Fixed assets retired from active use and held for sale are stated at the lower of their net book value and net realisable value and are disclosed separately.

Assessment of indication of impairment of an asset is made at the year end and impairment loss, if any, is recognised.

F. Depreciation/ Amortisation:

i. Tangible Assets:

a) Leasehold land is amortised over the remaining period of the lease.

b) Depreciation on other tangible fixed assets has been provided on the straight-line method as per the useful life prescribed in Schedule II to the Companies Act, 2013 except in respect of the following categories of assets, in whose case the life of the certain assets has been assessed as under based on technical advice, taking into account the nature of the asset, the estimated usage of the asset, the operating conditions of the asset, past history of replacement, anticipated technological changes, etc.

Plant and Equipment/ Office Equipment – 7 to 23 years, Buildings-40 years, and Vehicles – 7 years.

ii. Intangible Assets:

a) Brand is amortised over twenty years being the useful life certified by the independent valuer.

In terms of the Scheme of Arrangement sanctioned in the year 2007-08, out of the balance in ''Reserve for Amortisation of Brand Account'' an amount equal to annual amortisation of brand is credited to the Statement of profit and Loss each year so that overall depreciation and amortisation gets reduced to that extent. Accordingly, Rs. Nil (Previous Year Rs. 157 lacs) being the amortisation of brand during the year is credited to the Statement of profit and Loss by netting it with Depreciation and amortisation expense.

b) Brand transferred pursuant to the Scheme of Amalgamation referred to in ''Note 42'' is amortised over ten year being its useful life as estimated by the Company.

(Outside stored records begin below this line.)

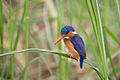 Malachite kingfisher - Queen Elizabeth National Park, Uganda (4).jpg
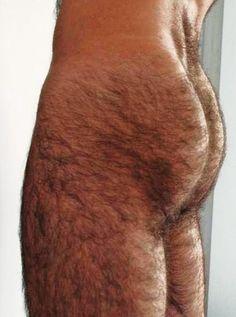 Super hairy ass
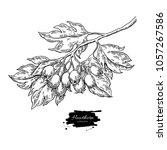 hawthorn branch drawing. vector ... | Shutterstock .eps vector #1057267586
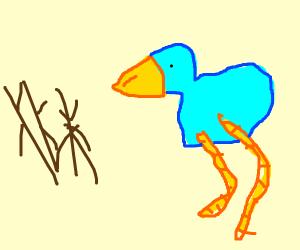 bird stares at sticks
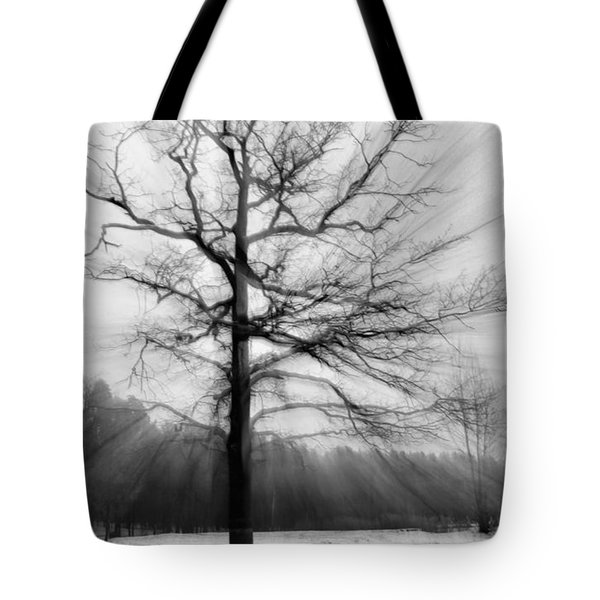 Single Leafless Tree In Winter Forest Tote Bag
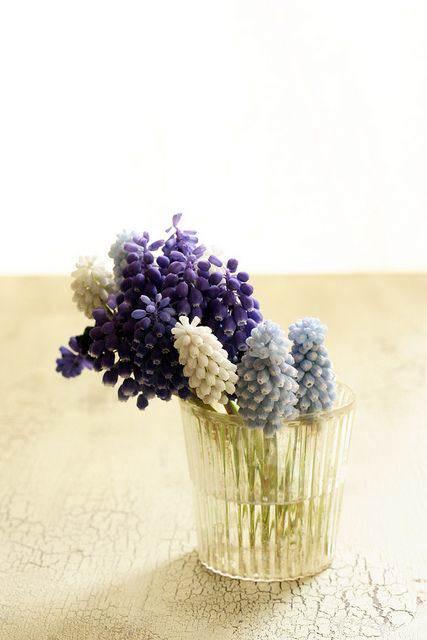 ideas_arreglos_florales_verano_jacinto_9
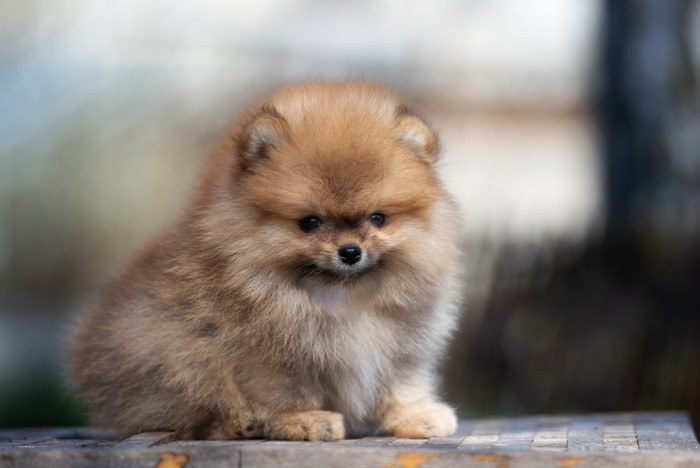 Cute dogs, Cutest dog breeds, Cute puppies, adorable red pomeranian spitz puppy posing outdoors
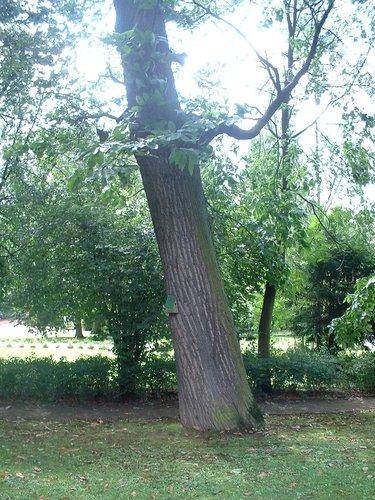Tamme kastanje – Jette, Park van de Sans Souci kliniek, Wereldtentoonstellingslaan, 218 –  20 August 2004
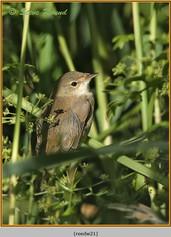 reed-warbler-21.jpg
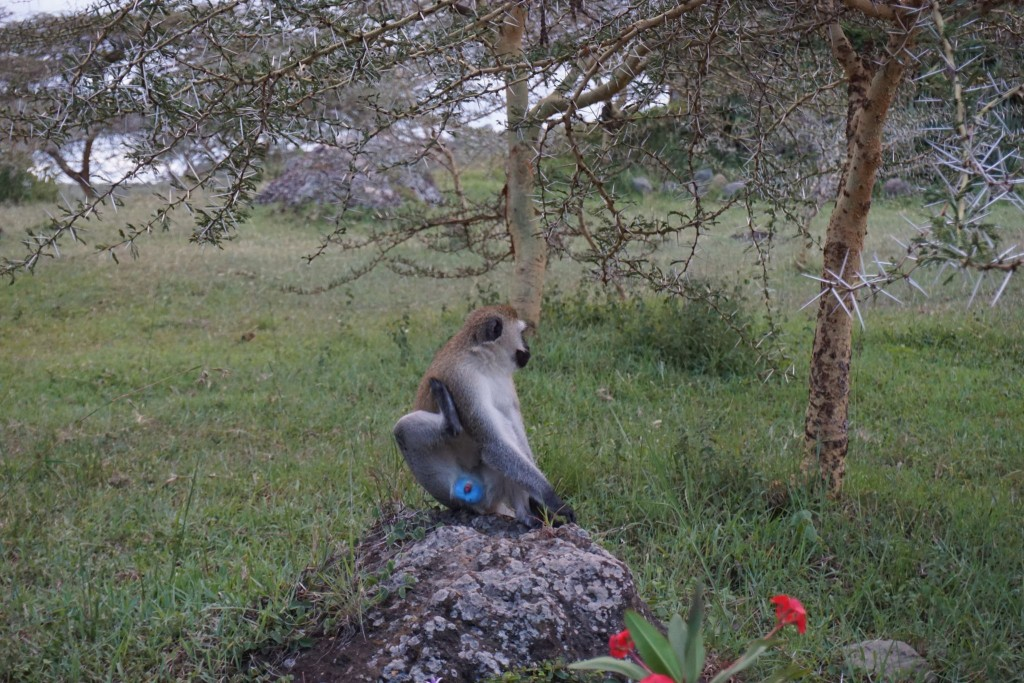 lustige Affen mit blauen Hoden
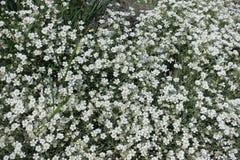 Abondance des fleurs blanches du tomentosum de Cerastium images libres de droits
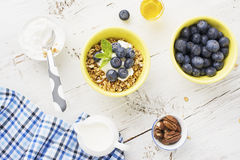 Home crispy golden granola mixture of flakes and nuts. On a baking sheet from the oven with yogurt and fresh blueberries. The concept of pure healthy organic Royalty Free Stock Images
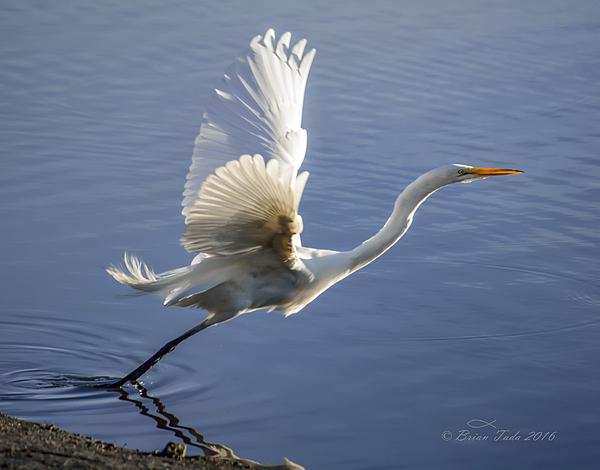 Brian Tada - Great Egret Taking Flight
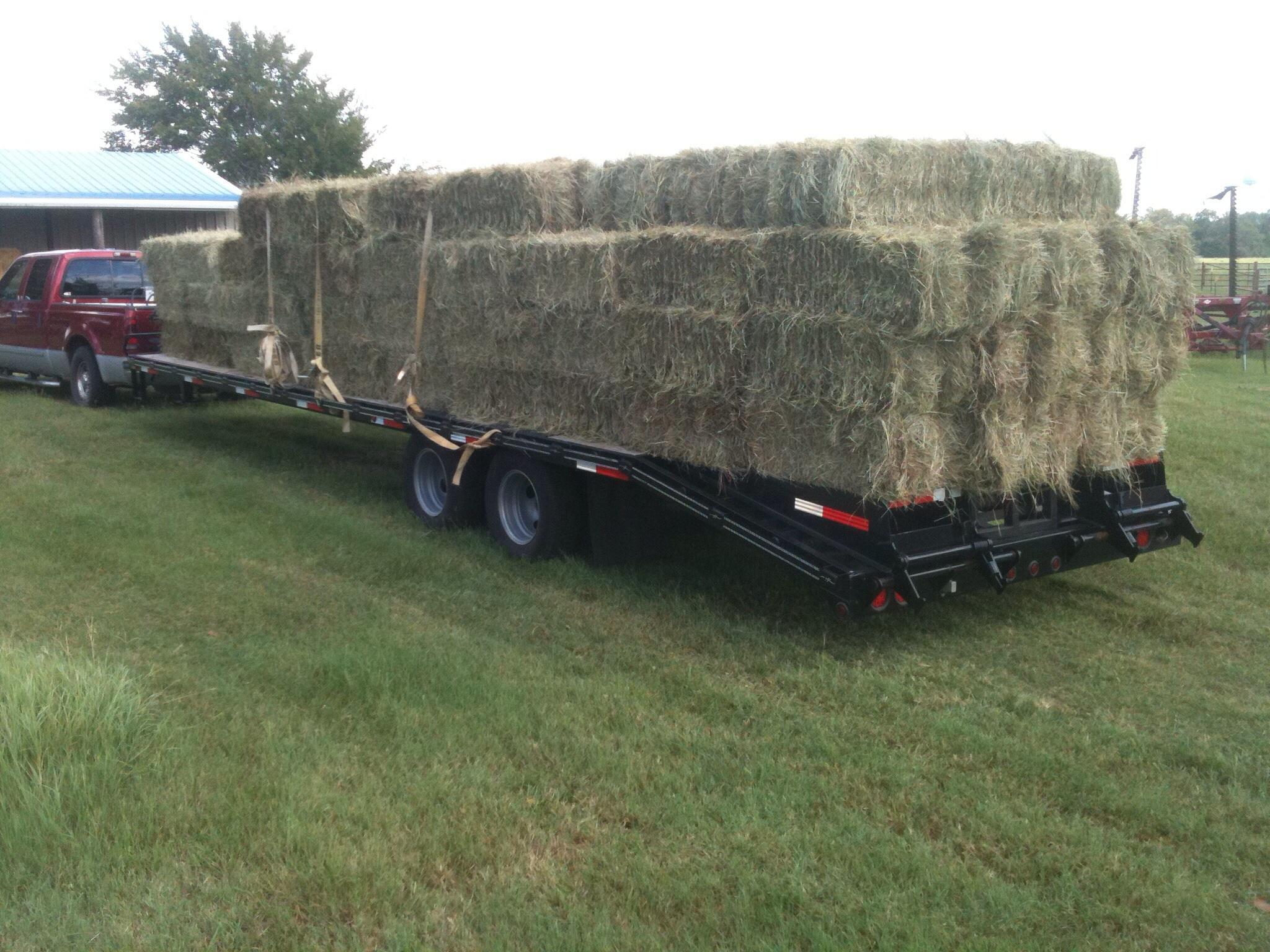 hay load.jpg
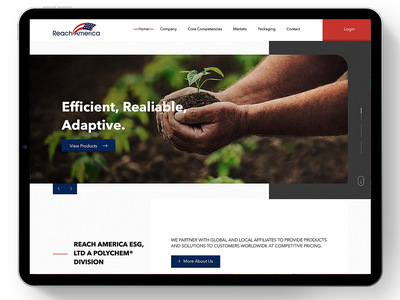 Reach America webdesign prototype web brand web design ui ux guatemala design website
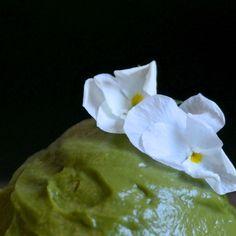 Avocado-sitruunakreemi / vegaaninen muffinssinkuorrute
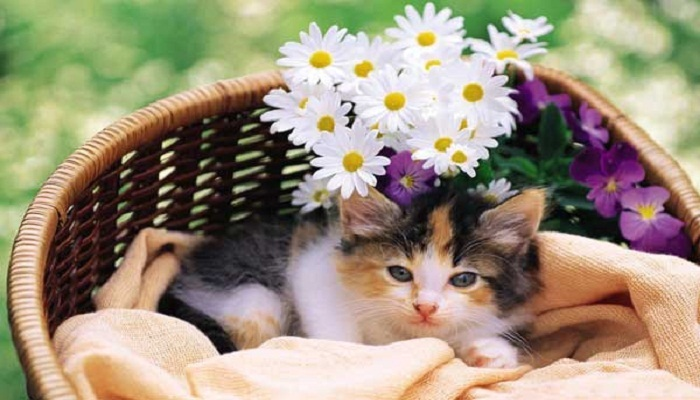 Cute-cat-Netmarkers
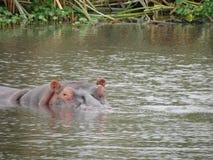 Flusspferd, das aus See heraus späht Lizenzfreies Stockbild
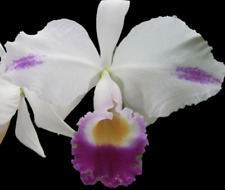 "C. trianae splash x C. triana coerulea; Young plant in 3.5"" pot; Rare species"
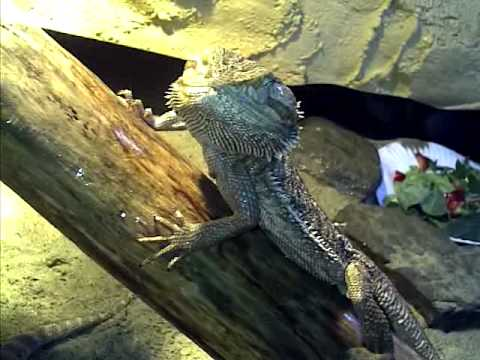 Brumation In Bearded Dragons Is My Dragon How Old Should Be For What Months Do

c) Computer softwares are amortised on straight line method over the estimated useful life ranging between 4-6 years.

G. Investments:

Long-term investments are stated at cost. Provision is made for diminution, other than temporary, in the value of investments.

H. Trade receivables as at the year end under the contracts are disclosed net of advances received relating to the respective contracts for work to be done and outstanding at the year end.

I. Foreign Currency Transactions:

i. Foreign branches ( Integral)

a) Fixed assets are translated at the rates on the date of purchase/acquisition of assets and inventories are translated at the rates that existed when costs were incurred.

b) All foreign currency monetary items outstanding at the year end are translated at the year end exchange rates. Income and expenses are translated at average rates of exchange and depreciation/amortisation is translated at the rates referred to in (i) (a) above for fixed assets.

c) The resulting exchange gains and losses are recognised in the Statement of profit and Loss.

ii. Jointly Controlled Operations (Non Integral)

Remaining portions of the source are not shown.